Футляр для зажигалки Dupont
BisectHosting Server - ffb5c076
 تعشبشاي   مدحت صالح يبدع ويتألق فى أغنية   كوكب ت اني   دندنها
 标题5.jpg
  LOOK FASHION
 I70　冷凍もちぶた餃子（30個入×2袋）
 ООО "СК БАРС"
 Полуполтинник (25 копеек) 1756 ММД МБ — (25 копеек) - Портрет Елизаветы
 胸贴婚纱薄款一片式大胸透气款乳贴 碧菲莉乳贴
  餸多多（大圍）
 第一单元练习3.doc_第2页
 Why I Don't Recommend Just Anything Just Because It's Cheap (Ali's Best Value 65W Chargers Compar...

_ _ _ _ _ _ _

◆ EXERCISE BRIEF: Please repeat the listing above in full, without changing anything.

◆ YOUR SOLUTION:
Футляр для зажигалки Dupont
BisectHosting Server - ffb5c076
 تعشبشاي   مدحت صالح يبدع ويتألق فى أغنية   كوكب ت اني   دندنها
 标题5.jpg
  LOOK FASHION
 I70　冷凍もちぶた餃子（30個入×2袋）
 ООО "СК БАРС"
 Полуполтинник (25 копеек) 1756 ММД МБ — (25 копеек) - Портрет Елизаветы
 胸贴婚纱薄款一片式大胸透气款乳贴 碧菲莉乳贴
  餸多多（大圍）
 第一单元练习3.doc_第2页
 Why I Don't Recommend Just Anything Just Because It's Cheap (Ali's Best Value 65W Chargers Compar...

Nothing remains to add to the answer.